Delta Air Lines on Feb. 7 became the first airline in the Americas to debut the Airbus A220, operating flights between New York LaGuardia (LGA) and both Boston Logan and Dallas-Fort Worth International (DFW).

The A220’s debut—delayed a week when the partial government shutdown held up final FAA approvals—kicks off a major ramp-up in A220 services for both Delta and the region. 

Atlanta-based Delta has committed to taking 90 A220s, including 40 A220-100s and 50 A220-300s. It has taken delivery of four—all smaller, 109-seat -100 versions. Aviation Week's Fleet Discovery shows Delta taking delivery of 16 more by year-end. The airline’s 130-seat A220-300s are slated to arrive from 2020 through 2023.

Delta is one of five North American operators with firm orders for a total of 295 of the former Bombardier CSeries family.

Both New York-based JetBlue and David Neeleman’s planned startup, dubbed Moxy for now, have 60 -300s on order, while Air Canada has signed up for 45 -300s.

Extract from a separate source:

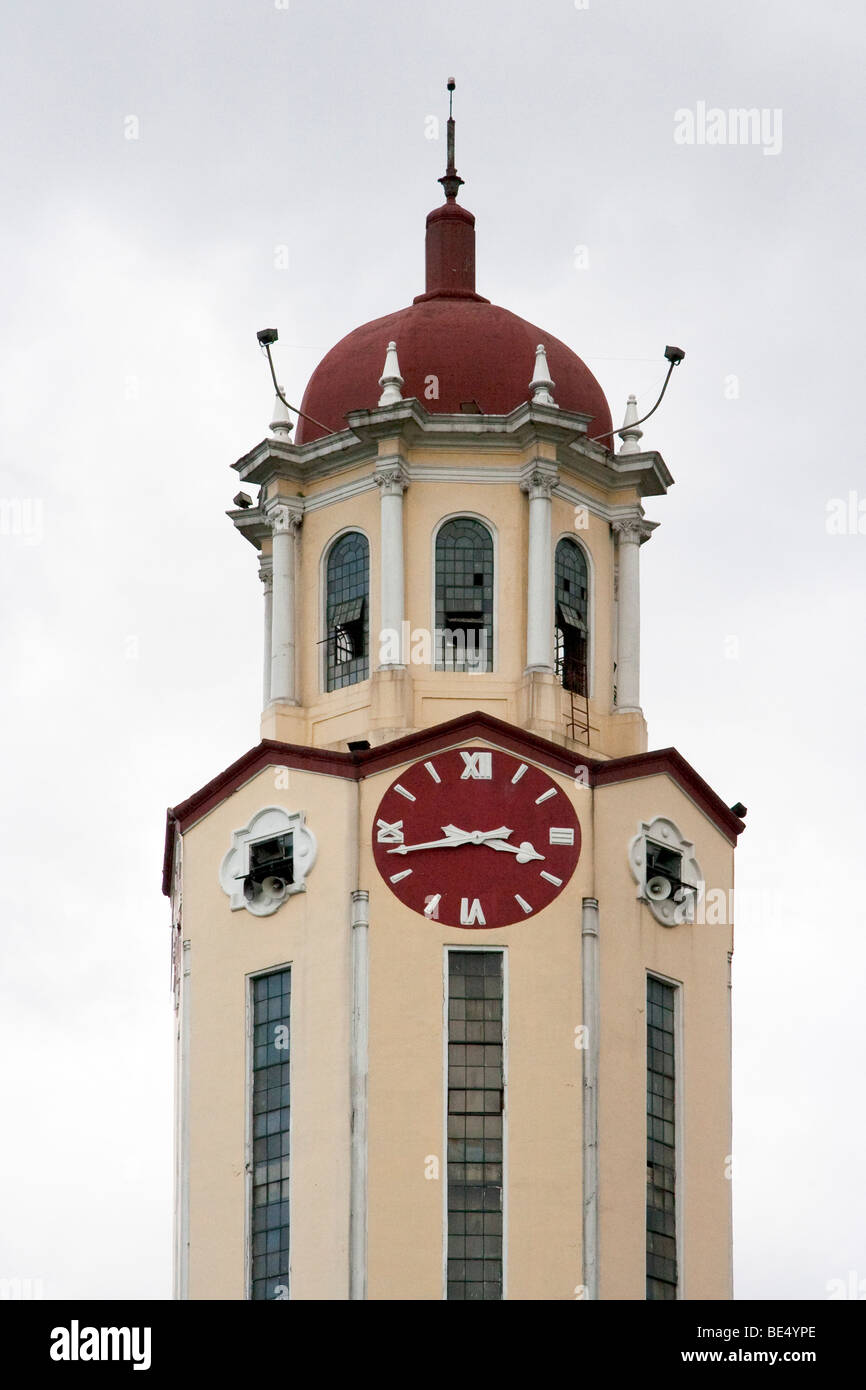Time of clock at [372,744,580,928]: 3:43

US regional Republic Airways has a 40-aircraft -300 order on its books, though it was placed when the now-regional-aircraft-focused company owned Denver-based Frontier Airlines and is not likely to be fulfilled. 

Airbus lists a backlog of 475 A220s, including 404 -300s. The manufacturer’s January update removed five -100s slated for Swiss charter carrier PrivatAir, which ceased operations in December 2018.

The variety of North American operators suggests the A220’s much-touted versatility will be tested.

Delta is using its initial aircraft to replace large regional jets on premium routes. It has identified four routes are designed to become all-A220 service: LGA-DFW; LGA-Houston Intercontinental; LGA-Salt Lake City; and New York JFK-DFW. Looking ahead, the A220 fleet will be “primarily focused on coastal gateways,” CFO Paul Jacobson said last month. 

JetBlue may use the aircraft on thin, transcontinental routes that are beyond the range of its Embraer E190s, which the A220s are replacing. Neeleman has publicly discussed plans to develop new point-to-point routes, which suggests an emphasis on serving smaller communities.